Trapos sucios

Hay heridas que no cicatrizan fácilmente y la única manera de que sanen es dejar que circule el aire

Entre las escenas memorables de Shoah, el estremecedor documental que Claude Lanzmann dedicó a la memoria oral del mal llamado Holocausto, recordamos ahora dos que retratan la actitud de una parte no pequeña de la población ocupada durante el exterminio perpetrado por los nazis en el martirizado solar de Polonia: la de los antiguos vecinos del campo que se pasaban el índice por el cuello para señalarles a los cautivos hacinados en los trenes el destino que les esperaba en el punto de llegada y aquella otra, terrible, en la que un sacerdote católico incrimina a los judíos como los asesinos de Cristo. El propio Lanzmann ha dedicado palabras muy duras a los polacos antisemitas y aunque es verdad que otros arriesgaron la vida para ayudar a los perseguidos, no cabe ignorar que en las tierras del Este la política aniquiladora de los verdugos contó con la anuencia, la complicidad o la participación activa de muchos nativos que detestaban a sus compatriotas judíos y contribuyeron a su eliminación, se beneficiaron de ella o miraron hacia otro lado cuando trascendió la inconcebible magnitud de lo ocurrido.

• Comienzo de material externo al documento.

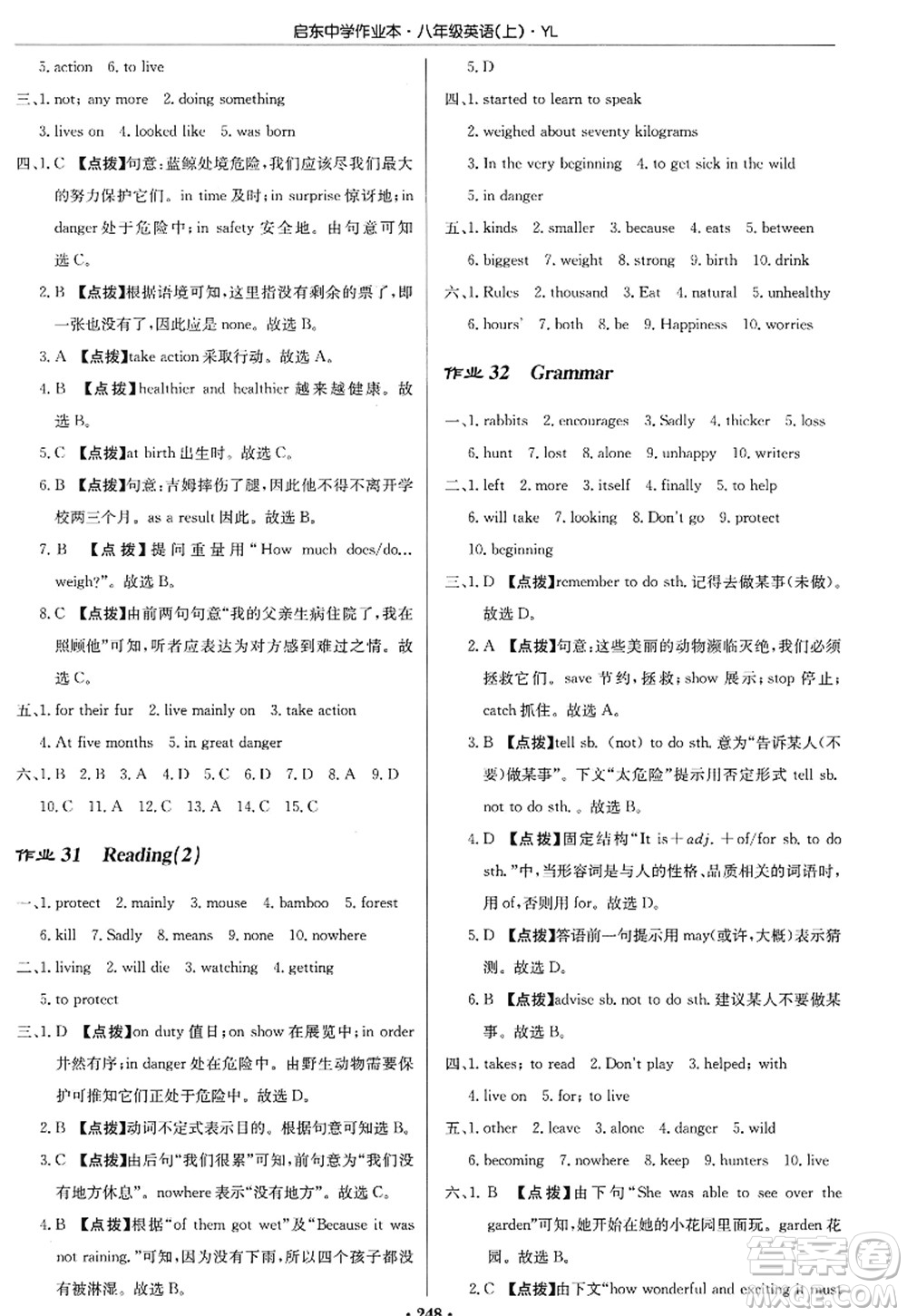 龍門書局2022啟東中學作業(yè)本八年級英語上冊YL譯林版答案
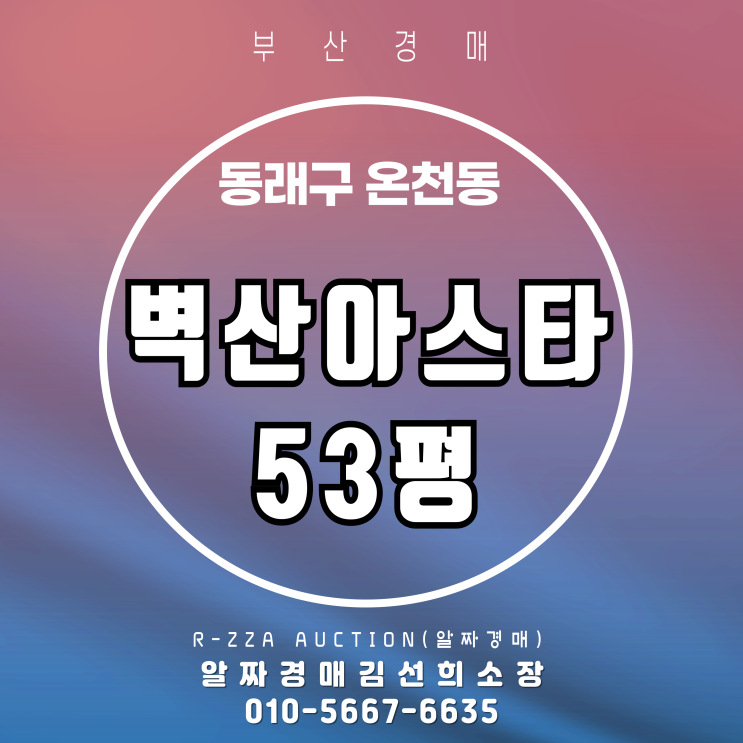  벽산아스타 53평 경매, 동래 중심 생활권 아파트!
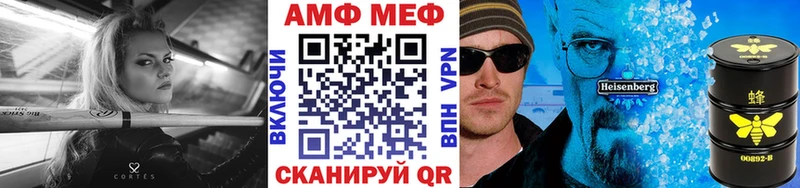 купить закладку Новопавловск Первитин витя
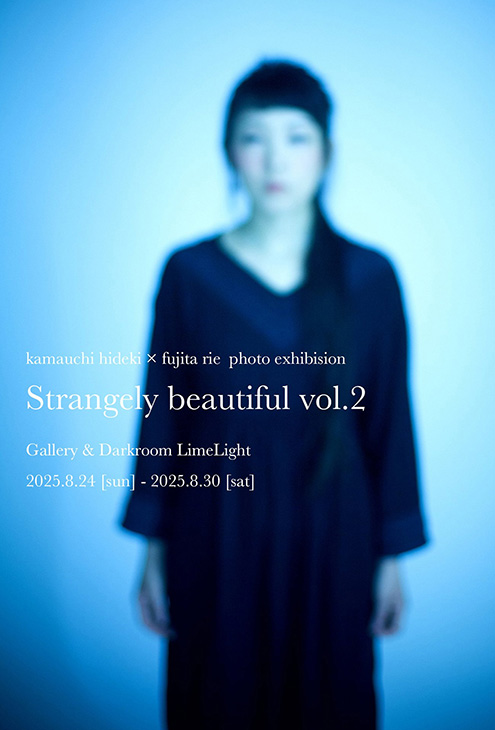 二人展「Strangely beautiful vol.2」始まります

No sólo en Polonia, sometida a la doble dominación alemana y soviética, también en Ucrania, los países bálticos y otras naciones eslavas que aportaron decenas de miles de soldados o carceleros o colaboraron de buen grado en las distintas modalidades de la solución final, el genocidio sigue siendo un hecho incómodo que no puede diluirse, como trataron de hacer los dirigentes de la URSS y los gobiernos satélites -ejecutores de sus propios pogromos, palabra que no por casualidad proviene del ruso- en el panorama general de los desastres de la guerra. En relación con los polacos, nos vienen también a la cabeza las excelentes memorias del gran crítico en lengua alemana Marcel Reich-Ranicki, superviviente del gueto de Varsovia, que recuerda cómo se libró de una muerte segura gracias a las historias que les contaba a los campesinos -argumentos de las novelas que había leído en su primera juventud- que lo escondieron sin demasiada piedad y de hecho estuvieron a punto de entregarlo. No debemos juzgar con excesiva severidad a nuestros antepasados, pero tampoco desconocer sus faltas que sólo tendrán un efecto contaminante si las ocultamos en la idea, errada y contraproducente, de que es preferible no sacar a la luz los trapos sucios de la familia. Avergüenza que los diputados de un parlamento democrático penalicen la difusión de una verdad histórica sin duda dolorosa, pero sobradamente contrastada. Hay heridas que no cicatrizan fácilmente y la única manera de que sanen es dejar que circule el aire.